## PARTES DEL EJERCICIO
#1 Según el texto sobre la espera, ¿qué es lo importante, en lugar de la situación en sí?
#2 Reproduzca tal cual el fragmento del texto sobre la espera que va desde "Pero aquí lo" hasta "puede durar años.".

## TEXTO PROPORCIONADO
---------------

Ante situaciones complicadas, ya sea por cosas que nos disgustan o no las esperábamos, una de las acciones más comunes es la de esperar a que pase.

Y no hay nada de malo por esperar, es algo que se ha hecho toda la vida.

Pero aquí lo importante no es la situación en sí, sino la duración de esta.

Entiendo que si estamos trabajando en el exterior, miramos el tiempo y dicen que va a llover, decidamos esperar a mañana para continuar el trabajo, incluso tres días si es necesario. Lo mismo si nos ponemos malos y tenemos unas décimas de fiebre, incluso considero en estos casos beneficioso el hecho de esperar.

Pero en otras ocasiones la situación va a extenderse por un periodo de tiempo largo, demasiado largo. Quizá has tenido una lesión física que va a tardar en curar varios meses, un confinamiento a nivel mundial de muchas semanas o una crisis que puede durar años.

En ese momento, la acción de esperar es demasiado larga, en ese momento toca cambiar el plan. Y si ya no puedes ir al trabajo caminando, tocará buscar una alternativa para seguir cumpliendo; si no puedes salir de casa porque el Estado no lo permite, tendrás que hallar la forma de continuar con tu rutina; y si la crisis nos da un buen bofetón, pues tocará mover el culo para revertir o minimizar esa situación. Aquí esperar va a traer más malo que bueno.

Dicen que un buen plan para hoy es mejor que un plan perfecto para la semana que viene.

Imagina si hablamos de periodos más largos.

---------------

## DATOS EXTRAÍDOS
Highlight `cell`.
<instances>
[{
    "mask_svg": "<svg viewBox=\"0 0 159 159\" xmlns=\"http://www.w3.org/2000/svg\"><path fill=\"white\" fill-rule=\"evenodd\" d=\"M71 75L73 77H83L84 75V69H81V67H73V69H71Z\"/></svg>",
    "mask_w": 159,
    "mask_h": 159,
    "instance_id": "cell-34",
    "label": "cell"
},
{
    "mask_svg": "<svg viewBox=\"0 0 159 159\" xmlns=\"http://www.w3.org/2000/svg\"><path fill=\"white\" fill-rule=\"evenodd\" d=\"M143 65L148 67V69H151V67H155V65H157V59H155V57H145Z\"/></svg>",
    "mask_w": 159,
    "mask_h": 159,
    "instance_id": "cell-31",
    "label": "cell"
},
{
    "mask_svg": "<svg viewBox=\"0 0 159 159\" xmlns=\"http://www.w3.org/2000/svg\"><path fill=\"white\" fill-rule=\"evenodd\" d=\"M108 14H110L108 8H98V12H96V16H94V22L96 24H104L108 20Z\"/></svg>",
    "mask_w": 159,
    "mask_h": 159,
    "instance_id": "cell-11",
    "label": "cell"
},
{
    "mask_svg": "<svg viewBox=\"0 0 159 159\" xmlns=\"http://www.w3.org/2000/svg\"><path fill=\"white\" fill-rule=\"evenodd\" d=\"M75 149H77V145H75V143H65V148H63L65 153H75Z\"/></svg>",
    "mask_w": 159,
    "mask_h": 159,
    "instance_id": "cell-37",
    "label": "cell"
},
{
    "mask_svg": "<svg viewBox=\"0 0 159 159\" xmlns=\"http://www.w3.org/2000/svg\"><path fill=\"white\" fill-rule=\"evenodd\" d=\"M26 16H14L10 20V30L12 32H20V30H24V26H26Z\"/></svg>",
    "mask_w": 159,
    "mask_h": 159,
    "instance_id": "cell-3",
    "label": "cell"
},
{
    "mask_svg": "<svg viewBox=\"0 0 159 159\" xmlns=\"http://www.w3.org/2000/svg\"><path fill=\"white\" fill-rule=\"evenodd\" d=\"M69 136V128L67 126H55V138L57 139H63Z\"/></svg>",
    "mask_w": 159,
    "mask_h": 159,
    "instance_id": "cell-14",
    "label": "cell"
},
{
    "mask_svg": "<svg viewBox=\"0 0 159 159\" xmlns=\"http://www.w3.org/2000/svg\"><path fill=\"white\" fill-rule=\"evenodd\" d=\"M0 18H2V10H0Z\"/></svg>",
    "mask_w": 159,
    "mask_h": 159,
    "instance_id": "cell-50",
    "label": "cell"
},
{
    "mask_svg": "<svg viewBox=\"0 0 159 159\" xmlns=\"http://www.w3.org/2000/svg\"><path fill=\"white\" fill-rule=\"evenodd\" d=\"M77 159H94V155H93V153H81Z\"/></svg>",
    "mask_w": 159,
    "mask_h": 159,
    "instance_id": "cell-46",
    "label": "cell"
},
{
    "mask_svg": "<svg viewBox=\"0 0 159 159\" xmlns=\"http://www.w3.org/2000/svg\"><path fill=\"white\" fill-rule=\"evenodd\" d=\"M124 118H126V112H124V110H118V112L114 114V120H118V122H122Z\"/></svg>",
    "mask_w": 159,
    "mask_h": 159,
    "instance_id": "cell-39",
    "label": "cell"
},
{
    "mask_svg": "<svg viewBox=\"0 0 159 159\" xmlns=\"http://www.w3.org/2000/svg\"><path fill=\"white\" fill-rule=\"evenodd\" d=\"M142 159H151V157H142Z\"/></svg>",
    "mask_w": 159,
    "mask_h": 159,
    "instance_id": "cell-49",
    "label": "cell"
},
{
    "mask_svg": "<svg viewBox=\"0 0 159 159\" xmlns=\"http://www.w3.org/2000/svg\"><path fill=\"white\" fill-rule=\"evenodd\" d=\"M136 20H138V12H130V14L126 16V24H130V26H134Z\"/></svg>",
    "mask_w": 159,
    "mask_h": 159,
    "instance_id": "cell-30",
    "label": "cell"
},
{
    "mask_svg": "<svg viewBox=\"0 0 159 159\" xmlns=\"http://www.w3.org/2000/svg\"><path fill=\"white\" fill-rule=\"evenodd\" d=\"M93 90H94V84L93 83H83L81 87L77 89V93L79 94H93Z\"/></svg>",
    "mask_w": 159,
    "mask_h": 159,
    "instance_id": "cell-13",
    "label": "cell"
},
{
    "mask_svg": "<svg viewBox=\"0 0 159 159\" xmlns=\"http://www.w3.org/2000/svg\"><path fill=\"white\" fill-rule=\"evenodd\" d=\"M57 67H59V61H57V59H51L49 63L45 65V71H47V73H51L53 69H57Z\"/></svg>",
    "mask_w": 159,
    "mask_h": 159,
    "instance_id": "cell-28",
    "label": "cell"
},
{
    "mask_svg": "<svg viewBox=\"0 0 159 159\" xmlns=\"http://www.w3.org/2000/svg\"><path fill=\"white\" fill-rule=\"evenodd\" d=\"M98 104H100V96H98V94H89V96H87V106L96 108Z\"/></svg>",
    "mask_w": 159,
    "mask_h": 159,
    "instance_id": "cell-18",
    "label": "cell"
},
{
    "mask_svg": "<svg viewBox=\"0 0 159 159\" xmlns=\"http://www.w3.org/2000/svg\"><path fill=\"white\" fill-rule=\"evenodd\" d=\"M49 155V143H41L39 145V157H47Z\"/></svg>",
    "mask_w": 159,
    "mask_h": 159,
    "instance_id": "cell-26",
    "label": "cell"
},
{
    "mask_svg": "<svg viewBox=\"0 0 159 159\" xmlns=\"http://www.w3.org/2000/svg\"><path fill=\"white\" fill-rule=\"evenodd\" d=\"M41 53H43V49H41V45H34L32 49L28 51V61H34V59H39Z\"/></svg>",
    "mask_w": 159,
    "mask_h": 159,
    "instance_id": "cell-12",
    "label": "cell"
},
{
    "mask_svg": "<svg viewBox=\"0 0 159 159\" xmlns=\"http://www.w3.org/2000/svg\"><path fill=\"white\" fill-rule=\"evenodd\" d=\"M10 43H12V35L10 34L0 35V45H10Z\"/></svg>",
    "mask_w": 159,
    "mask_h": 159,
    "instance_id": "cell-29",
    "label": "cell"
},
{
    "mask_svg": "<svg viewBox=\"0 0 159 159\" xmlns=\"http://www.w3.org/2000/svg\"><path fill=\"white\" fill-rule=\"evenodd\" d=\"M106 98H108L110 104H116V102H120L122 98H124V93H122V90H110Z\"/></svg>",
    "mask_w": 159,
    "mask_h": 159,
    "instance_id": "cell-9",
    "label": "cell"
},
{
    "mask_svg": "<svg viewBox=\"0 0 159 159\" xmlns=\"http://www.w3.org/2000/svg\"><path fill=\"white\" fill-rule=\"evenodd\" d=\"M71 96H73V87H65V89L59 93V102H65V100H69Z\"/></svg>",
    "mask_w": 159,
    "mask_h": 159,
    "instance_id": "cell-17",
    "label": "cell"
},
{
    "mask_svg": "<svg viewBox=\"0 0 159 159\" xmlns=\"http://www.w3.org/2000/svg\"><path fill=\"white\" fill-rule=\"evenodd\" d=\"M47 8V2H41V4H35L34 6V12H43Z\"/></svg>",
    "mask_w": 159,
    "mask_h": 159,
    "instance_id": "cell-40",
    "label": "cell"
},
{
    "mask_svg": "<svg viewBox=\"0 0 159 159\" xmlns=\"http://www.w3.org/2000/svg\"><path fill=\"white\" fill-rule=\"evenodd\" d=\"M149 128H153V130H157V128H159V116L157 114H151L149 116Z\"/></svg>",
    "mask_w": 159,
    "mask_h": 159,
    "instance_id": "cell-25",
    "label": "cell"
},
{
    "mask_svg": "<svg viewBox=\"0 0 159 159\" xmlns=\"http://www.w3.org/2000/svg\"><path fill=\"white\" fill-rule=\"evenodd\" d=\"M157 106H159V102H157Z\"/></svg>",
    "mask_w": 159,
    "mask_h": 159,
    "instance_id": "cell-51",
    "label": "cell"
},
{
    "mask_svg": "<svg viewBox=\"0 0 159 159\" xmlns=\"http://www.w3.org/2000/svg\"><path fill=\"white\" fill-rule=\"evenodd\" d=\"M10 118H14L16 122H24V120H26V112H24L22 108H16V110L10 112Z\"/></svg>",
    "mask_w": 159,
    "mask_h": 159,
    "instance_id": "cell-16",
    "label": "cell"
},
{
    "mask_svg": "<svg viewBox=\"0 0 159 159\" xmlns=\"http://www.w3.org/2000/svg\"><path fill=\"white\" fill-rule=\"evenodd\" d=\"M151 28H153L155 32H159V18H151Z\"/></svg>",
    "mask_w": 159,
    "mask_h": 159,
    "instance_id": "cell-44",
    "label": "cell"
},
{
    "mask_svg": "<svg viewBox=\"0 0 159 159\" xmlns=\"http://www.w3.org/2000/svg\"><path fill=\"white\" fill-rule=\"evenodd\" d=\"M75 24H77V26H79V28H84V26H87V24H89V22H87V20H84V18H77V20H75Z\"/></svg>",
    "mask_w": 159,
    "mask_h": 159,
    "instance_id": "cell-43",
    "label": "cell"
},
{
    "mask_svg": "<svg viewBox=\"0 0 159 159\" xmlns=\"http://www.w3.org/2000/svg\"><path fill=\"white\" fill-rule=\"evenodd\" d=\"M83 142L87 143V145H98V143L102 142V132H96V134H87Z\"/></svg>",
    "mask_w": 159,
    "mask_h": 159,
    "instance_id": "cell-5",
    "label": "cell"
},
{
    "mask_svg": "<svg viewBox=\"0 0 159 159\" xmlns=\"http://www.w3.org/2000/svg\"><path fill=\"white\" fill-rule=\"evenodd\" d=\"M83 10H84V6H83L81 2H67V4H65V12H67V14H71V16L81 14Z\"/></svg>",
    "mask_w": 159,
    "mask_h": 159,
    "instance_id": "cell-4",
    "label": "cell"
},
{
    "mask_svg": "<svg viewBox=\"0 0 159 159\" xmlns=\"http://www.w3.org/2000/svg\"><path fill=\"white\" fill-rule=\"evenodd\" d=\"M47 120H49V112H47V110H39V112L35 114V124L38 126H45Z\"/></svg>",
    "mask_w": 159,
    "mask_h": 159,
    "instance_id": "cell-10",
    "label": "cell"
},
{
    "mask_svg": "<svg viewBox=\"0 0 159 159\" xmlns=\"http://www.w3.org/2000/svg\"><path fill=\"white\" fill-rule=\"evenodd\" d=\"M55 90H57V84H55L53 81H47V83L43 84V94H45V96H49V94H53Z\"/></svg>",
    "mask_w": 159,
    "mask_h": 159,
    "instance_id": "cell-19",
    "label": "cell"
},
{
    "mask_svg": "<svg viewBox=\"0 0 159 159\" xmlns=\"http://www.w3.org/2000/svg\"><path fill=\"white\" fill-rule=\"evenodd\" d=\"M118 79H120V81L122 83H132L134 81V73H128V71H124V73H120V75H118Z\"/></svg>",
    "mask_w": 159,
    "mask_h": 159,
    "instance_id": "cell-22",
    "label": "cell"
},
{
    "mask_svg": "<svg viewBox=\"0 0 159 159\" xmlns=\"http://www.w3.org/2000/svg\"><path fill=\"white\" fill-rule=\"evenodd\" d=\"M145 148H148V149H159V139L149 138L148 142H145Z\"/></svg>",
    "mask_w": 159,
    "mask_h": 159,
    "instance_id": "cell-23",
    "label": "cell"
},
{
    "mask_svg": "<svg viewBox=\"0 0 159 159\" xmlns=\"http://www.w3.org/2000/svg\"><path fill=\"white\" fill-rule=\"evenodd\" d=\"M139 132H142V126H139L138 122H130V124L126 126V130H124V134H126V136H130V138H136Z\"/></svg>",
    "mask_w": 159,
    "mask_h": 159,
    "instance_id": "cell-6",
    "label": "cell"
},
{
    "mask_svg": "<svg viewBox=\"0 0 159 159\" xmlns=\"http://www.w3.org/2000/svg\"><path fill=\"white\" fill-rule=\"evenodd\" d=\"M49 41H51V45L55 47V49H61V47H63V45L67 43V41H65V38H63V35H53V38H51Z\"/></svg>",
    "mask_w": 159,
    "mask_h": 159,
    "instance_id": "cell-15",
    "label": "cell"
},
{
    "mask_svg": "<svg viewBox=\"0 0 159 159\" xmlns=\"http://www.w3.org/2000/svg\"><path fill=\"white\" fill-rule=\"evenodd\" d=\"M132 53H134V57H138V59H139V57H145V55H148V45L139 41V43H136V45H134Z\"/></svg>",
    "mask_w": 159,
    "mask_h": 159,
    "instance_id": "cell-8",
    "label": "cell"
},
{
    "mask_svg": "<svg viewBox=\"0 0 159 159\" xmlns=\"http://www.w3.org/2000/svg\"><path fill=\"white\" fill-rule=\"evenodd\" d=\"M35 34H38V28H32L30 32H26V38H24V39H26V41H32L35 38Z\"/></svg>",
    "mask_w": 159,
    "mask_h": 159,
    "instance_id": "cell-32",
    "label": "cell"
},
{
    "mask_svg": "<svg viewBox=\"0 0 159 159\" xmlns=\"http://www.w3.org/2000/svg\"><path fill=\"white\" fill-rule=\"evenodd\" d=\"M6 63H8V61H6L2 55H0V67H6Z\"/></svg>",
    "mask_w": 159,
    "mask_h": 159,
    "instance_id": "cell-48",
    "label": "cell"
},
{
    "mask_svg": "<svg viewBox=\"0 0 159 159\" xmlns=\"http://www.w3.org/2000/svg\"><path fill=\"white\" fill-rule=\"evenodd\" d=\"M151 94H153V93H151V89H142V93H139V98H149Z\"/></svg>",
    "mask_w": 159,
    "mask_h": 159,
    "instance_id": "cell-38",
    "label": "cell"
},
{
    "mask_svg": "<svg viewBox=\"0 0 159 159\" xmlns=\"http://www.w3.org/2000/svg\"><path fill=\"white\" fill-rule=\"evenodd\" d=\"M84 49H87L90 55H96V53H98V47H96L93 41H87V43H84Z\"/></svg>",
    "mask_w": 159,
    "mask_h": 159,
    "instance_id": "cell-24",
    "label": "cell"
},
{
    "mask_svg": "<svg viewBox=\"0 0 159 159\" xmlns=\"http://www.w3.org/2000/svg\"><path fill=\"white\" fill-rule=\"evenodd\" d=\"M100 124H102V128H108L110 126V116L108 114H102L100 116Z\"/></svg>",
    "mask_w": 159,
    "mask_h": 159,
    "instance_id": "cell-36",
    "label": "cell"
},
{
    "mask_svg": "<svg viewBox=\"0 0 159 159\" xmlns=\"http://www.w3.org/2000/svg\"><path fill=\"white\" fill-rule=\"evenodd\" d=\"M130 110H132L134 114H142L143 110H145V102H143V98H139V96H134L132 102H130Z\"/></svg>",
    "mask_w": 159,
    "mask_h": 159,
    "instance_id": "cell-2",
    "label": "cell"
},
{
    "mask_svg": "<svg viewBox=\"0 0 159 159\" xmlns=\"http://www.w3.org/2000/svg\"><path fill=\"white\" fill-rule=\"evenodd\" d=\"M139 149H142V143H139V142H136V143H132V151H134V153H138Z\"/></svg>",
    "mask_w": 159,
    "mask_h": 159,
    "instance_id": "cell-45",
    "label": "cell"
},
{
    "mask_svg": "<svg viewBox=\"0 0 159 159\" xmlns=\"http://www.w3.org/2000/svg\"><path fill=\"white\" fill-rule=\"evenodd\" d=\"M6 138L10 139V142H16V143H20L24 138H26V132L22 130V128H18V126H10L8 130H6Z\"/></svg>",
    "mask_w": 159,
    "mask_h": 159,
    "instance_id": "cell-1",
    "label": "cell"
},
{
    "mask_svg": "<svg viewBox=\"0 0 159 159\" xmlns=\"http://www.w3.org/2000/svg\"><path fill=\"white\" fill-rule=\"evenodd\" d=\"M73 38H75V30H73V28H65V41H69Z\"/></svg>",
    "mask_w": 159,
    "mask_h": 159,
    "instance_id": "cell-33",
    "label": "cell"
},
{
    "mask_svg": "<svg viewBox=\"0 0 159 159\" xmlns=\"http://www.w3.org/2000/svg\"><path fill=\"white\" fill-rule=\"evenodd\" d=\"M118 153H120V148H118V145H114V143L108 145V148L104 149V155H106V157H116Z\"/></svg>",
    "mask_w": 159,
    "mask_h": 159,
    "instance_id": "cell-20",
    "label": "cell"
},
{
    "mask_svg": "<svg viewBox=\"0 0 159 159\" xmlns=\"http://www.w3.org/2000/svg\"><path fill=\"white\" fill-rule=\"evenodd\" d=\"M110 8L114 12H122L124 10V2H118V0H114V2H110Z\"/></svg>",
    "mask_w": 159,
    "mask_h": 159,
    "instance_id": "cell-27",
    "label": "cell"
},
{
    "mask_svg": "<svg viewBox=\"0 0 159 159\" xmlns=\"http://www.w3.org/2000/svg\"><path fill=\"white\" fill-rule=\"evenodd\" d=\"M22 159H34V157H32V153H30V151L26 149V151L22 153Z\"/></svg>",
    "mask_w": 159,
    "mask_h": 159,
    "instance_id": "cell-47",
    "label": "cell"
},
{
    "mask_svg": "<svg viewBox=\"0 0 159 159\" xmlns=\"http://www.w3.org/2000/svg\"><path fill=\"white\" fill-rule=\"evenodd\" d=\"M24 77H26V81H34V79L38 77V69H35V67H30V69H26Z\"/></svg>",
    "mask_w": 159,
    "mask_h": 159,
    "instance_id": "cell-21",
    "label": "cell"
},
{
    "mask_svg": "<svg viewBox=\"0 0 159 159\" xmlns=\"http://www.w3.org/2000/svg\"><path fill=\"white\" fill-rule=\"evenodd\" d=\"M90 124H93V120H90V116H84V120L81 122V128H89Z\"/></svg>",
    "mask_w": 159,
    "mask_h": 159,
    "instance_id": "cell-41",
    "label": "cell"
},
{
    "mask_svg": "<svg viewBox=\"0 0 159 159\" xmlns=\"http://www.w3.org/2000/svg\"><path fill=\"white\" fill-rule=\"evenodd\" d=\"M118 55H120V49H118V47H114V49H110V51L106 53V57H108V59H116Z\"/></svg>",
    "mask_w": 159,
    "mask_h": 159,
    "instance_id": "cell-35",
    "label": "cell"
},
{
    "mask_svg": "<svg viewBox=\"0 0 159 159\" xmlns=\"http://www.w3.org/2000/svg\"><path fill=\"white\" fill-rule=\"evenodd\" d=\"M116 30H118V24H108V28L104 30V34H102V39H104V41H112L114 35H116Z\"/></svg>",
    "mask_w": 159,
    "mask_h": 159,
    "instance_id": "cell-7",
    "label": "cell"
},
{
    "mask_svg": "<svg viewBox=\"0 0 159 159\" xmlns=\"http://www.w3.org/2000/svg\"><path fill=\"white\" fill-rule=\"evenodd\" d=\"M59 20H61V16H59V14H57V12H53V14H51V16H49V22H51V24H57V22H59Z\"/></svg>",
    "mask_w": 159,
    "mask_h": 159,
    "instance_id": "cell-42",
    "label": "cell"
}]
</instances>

---------------

## RESPUESTAS
#1 La duración de la situación.

#2
Pero aquí lo importante no es la situación en sí, sino la duración de esta.

Entiendo que si estamos trabajando en el exterior, miramos el tiempo y dicen que va a llover, decidamos esperar a mañana para continuar el trabajo, incluso tres días si es necesario. Lo mismo si nos ponemos malos y tenemos unas décimas de fiebre, incluso considero en estos casos beneficioso el hecho de esperar.

Pero en otras ocasiones la situación va a extenderse por un periodo de tiempo largo, demasiado largo. Quizá has tenido una lesión física que va a tardar en curar varios meses, un confinamiento a nivel mundial de muchas semanas o una crisis que puede durar años.